ビル・ゲイツ初期の経歴を再検証 --- Part34
その他
上記のP148にある、1974年初夏の話に続いて、以下のように書かれています。
P148:ワシントン大学の自治会役員をしていた姉のクリスティの肝煎りで、彼は夏のあいだ学生自治会主催の、規則に縛られず誰でも参加できる実験大学の登録をコンピュータ化する仕事にたずさわり、シアトルのパシフィック・カレッジにあるDEC社の「PDP-11」を使ってプログラムを書いた。つまらない仕事で、レークサイド校の時間割よりもずっと簡単だったが、その仕事をやったことで、ビル・ゲイツはいままで出会った<BASIC>のなかで最高の、<RSTS-11 BASICプラス>と呼ばれる第一級のプログラミング言語に親しんだ。
つまり、MITS社のアルテア用にBASICを作る約半年前である1974年の夏に、PDP-11上のBASICを使ったということです。

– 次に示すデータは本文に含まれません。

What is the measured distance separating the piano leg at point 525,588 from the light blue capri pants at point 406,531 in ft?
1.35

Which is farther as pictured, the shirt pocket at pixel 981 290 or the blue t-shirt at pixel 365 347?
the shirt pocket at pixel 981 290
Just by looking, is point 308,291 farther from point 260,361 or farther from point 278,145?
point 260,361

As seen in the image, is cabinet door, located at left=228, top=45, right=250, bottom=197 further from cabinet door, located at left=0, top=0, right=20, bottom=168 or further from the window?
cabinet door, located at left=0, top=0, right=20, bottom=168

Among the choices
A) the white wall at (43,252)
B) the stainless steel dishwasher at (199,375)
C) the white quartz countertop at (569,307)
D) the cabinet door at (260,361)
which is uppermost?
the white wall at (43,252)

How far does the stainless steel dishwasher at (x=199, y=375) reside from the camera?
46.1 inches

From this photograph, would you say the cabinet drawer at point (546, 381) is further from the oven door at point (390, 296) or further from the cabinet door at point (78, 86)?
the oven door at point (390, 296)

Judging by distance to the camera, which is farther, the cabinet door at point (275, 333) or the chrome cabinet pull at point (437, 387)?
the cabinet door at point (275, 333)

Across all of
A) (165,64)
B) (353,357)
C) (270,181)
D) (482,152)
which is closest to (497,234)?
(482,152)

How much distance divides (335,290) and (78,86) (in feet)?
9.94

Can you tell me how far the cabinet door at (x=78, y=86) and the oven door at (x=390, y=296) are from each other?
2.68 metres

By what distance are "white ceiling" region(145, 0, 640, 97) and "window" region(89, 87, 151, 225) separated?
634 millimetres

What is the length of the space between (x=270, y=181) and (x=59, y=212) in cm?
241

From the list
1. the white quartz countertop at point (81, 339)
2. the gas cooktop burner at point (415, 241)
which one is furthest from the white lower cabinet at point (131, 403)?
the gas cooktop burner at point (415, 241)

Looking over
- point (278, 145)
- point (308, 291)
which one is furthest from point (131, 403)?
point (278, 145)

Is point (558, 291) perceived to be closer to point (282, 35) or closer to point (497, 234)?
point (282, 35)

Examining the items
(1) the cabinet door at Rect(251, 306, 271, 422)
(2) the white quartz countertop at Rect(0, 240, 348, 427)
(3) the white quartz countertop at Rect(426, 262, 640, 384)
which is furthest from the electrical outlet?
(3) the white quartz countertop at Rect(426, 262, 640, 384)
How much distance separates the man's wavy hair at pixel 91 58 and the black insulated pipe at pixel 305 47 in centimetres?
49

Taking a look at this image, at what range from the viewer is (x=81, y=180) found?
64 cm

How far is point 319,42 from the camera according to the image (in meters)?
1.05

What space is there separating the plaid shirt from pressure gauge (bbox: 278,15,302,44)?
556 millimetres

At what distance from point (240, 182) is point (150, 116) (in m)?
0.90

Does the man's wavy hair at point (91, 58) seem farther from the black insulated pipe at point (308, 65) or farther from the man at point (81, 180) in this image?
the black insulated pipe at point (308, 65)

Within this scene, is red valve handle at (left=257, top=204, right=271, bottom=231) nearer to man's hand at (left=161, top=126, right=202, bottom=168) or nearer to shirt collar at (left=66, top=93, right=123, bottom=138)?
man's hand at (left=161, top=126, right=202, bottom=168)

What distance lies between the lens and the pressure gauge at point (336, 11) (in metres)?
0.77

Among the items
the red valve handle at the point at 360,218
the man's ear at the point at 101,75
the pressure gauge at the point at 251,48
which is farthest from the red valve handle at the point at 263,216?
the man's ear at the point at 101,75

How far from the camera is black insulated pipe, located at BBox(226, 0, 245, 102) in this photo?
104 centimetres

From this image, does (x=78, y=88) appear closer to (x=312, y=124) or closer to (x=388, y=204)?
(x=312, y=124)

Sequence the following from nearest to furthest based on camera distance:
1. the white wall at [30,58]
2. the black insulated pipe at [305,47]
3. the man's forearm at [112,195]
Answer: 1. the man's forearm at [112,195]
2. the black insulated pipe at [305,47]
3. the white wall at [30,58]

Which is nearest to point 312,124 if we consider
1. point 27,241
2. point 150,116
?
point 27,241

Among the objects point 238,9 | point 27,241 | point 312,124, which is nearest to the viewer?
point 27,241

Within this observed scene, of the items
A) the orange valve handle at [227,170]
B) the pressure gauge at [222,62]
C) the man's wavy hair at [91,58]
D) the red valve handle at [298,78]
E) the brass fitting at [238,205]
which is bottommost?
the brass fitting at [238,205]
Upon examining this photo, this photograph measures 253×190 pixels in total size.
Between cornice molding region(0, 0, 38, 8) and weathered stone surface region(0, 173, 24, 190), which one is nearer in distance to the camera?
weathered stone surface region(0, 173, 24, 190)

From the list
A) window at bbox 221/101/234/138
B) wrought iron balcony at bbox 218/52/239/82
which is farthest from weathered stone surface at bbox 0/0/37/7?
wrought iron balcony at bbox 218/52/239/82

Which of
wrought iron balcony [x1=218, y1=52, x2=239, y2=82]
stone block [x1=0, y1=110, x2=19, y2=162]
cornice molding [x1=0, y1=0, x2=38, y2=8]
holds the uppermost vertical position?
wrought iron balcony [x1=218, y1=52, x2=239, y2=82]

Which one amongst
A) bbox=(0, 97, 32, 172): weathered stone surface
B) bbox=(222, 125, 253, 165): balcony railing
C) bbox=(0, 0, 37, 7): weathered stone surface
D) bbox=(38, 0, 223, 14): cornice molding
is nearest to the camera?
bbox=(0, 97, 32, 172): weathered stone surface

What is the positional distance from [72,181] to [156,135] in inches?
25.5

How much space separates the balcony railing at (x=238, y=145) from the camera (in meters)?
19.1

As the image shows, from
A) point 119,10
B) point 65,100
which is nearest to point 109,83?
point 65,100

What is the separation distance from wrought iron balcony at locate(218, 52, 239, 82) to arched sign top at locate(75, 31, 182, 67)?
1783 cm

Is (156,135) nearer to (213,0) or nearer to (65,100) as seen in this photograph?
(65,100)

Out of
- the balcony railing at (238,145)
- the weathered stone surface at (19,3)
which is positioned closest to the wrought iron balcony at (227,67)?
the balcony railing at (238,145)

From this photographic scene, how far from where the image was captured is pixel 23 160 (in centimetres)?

そして、アルテア用のBASICを作る際のこととして、以下のように書かれています。
P172:ビル・ゲイツは、<BASIC>そのものに専念した。何を入れ何を省くかは、大事なことだった。
P173: しかし、ビル・ゲイツは悩まなかった。彼は近道をとって、現在使われている最も高性能な<BASIC>、DEC社の<RSTS-11 BASICプラス>の特性セットを改作した。
つまり、PDP-11上のBASICをお手本として、アルテア用のBASICを作ったのです。
CCC社のPDP-10を使用禁止にされていた期間の話として、ポール・アレンの以下の言葉が引用されています。
P86:「新しい学期が始まってビルに会ったとき、『やあ、ポール・アレン、夏のあいだにプログラミングをしたかい』と聞かれた。『実を言うと、やっていたよ』と答えると、「僕に教えてくれなかったんだな!ただで使える回線を見つけて、夏のあいだずっとプログラミングしていたというのか?」と言った・・・・・ひどく頭にきていたようだった」
この期間中に、ビル・ゲイツはコンピュータに触れていなかったことがわかります。
この期間にワシントン大学にもぐりこんでコンピュータネットワークをクラッシュさせたという話は、本書には書かれていません。
また、大統領選挙に関連して、バッジで儲けたという話については、以下のように書かれています。
P119:ビル・ゲイツによると、「そのとき、ふと思いついた。あのバッジを買っておけば金もうけができる」と考えたのだという。
P120: この物語はどうも辻つまが合わない。
P120: おまけに、バッジは稀少価値を生ずるほど品薄の商品ではなかった。
P121:ビル・ゲイツのマクガヴァン・バッジによる「もうけ話」は、長い年月のうちにマスコミで尾ひれがついたものであり、レークサイド校の下級生のころに彼がやったと伝えられるコンピュータゲーム、<モノポリー>の「数十億」と同じ程度の話だろうと思われる。
P121:いかに成功しても、どれほど金持ちになっても、現実の業績だけでは重みに欠けるかのように、話を大きくして自分のやったことを誇大に吹聴するというのは、彼のいささか不安定な性格の一面として残ることになるのである。
つまり、この話の出所はビル・ゲイツ自身であり、おそらく事実ではないだろうということです。
「帝王の誕生」から読み取れる内容は以上です。
全体として、1次文献と一致している内容が多く、信用してよいものと思われます。